## TÂCHE BRÈVE
Recopiez le passage de l'extrait sur la police commençant par « La première raison » et allant jusqu'à « carrière se complexifie. », en remplaçant « mouton noir » par « vilain petit canard ».

## EXTRAIT DU TEXTE

De plus, les policiers ont des pouvoirs coercitifs, et vous attendez d’eux énormément lorsque vous êtes victime. Donc la critique est d’autant plus forte que les attentes le sont aussi. Le fait de devoir affronter ces critiques vous renforce face à l’adversité. Tout groupe humain agressé collectivement va se resserrer. C’est, je dirais, un élément naturel lié à la fonction même du policier.

Sur la culture du silence, il y a deux raisons.

La première raison découle de ce que je viens de vous dire. Prenons l’affaire Nahel. J’ai discuté avec des gendarmes qui m’ont dit « à sa place, je ne sais pas ce que j’aurais fait. C’est 20 minutes de poursuites, à moto, le gamin brûle des feux, conduit dangereusement, je suis acculé contre un mur, peut-être que j’aurais pressé la détente ». Donc il y a une espèce d’empathie de dire « j’aurais pu être à sa place et prendre une mauvaise décision également ».

La deuxième raison, plus utilitaire, c’est que si on balance, on est le mouton noir du groupe, on est celui qui a dénoncé un ou une collègue, et la poursuite de notre carrière se complexifie.

Ensuite, sur la question syndicale.

Oui, ils sont très puissants en France. Ils ont un poids décisionnel incontestable dans les politiques publiques de sécurité. Par exemple, l’élargissement de la possibilité d’ouvrir le feu sur du refus d’obtempérer est une revendication syndicale dans la foulée des attentats de 2015-2016, qui a été prise en compte par le pouvoir. Cette influence s’explique aussi par le fait que presque trois quarts des policiers sont syndiqués, avec des taux de participations aux élections syndicales dans la police tournant autour de 80 %, ce qui est énorme. Donc cela leur donne une légitimité quand ils vont voir un ministre de l’Intérieur.

Ce qui est arrivé à Christophe Castaner est un bon exemple.

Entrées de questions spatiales
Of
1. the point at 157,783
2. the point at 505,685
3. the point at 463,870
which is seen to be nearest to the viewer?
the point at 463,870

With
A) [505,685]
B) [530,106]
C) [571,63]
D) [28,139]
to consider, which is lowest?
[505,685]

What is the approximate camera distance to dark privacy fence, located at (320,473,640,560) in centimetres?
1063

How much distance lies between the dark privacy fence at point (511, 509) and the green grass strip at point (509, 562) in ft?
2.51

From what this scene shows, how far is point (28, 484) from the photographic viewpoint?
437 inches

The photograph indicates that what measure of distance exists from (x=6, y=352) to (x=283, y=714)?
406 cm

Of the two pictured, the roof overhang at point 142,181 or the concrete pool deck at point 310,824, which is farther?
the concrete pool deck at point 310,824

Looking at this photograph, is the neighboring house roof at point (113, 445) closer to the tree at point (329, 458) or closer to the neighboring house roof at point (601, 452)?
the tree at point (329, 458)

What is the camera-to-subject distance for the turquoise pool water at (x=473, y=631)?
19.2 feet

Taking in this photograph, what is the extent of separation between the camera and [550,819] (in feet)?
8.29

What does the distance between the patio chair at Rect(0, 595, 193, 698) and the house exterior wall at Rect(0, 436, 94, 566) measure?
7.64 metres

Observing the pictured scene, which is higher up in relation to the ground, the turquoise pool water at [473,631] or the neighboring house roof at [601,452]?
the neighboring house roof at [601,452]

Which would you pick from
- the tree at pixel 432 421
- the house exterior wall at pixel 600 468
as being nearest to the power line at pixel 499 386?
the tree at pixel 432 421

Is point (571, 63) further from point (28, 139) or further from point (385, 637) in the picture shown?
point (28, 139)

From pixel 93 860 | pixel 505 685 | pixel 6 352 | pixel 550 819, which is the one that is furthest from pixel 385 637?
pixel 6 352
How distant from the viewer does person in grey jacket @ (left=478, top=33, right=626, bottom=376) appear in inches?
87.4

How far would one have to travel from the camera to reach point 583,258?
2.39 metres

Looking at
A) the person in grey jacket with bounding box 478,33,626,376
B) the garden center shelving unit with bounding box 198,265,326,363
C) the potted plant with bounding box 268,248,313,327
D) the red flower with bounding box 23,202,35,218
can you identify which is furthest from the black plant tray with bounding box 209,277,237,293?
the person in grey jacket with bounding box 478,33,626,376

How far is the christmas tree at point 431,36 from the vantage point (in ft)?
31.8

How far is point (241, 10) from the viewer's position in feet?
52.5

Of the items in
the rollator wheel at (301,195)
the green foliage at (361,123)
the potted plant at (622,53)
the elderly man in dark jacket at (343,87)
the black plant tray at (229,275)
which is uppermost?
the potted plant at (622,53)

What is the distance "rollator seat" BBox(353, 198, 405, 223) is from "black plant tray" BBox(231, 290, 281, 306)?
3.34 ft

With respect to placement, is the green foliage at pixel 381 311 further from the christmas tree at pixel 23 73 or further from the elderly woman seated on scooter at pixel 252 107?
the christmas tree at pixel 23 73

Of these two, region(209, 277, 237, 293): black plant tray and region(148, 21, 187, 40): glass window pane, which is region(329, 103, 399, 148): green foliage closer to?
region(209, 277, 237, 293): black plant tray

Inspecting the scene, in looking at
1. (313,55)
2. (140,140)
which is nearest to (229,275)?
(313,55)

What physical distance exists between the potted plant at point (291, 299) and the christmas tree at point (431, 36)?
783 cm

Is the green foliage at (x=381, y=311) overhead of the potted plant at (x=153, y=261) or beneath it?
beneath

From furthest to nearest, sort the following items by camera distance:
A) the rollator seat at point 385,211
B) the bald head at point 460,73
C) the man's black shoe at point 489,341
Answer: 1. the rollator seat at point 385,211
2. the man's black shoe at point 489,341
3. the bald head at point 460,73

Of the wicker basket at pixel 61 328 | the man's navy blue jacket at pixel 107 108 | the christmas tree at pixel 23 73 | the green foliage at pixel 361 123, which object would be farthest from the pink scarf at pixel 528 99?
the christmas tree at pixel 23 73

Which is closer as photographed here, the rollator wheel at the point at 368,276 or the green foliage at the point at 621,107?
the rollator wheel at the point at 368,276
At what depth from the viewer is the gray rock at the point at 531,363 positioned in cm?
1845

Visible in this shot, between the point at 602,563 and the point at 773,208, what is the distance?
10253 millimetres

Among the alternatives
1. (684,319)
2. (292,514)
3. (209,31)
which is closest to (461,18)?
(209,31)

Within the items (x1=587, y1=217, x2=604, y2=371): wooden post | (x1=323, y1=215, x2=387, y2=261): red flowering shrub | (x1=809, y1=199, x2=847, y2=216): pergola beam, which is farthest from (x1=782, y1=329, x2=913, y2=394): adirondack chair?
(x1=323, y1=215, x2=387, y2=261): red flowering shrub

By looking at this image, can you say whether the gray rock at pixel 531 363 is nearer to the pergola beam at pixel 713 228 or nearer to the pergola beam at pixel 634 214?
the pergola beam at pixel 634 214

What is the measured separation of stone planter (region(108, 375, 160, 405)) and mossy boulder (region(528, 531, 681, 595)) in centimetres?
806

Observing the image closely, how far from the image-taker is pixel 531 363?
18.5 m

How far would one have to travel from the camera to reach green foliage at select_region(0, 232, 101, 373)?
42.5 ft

## RÉPONSE ATTENDUE
La première raison découle de ce que je viens de vous dire. Prenons l’affaire Nahel. J’ai discuté avec des gendarmes qui m’ont dit « à sa place, je ne sais pas ce que j’aurais fait. C’est 20 minutes de poursuites, à moto, le gamin brûle des feux, conduit dangereusement, je suis acculé contre un mur, peut-être que j’aurais pressé la détente ». Donc il y a une espèce d’empathie de dire « j’aurais pu être à sa place et prendre une mauvaise décision également ».

La deuxième raison, plus utilitaire, c’est que si on balance, on est le vilain petit canard du groupe, on est celui qui a dénoncé un ou une collègue, et la poursuite de notre carrière se complexifie.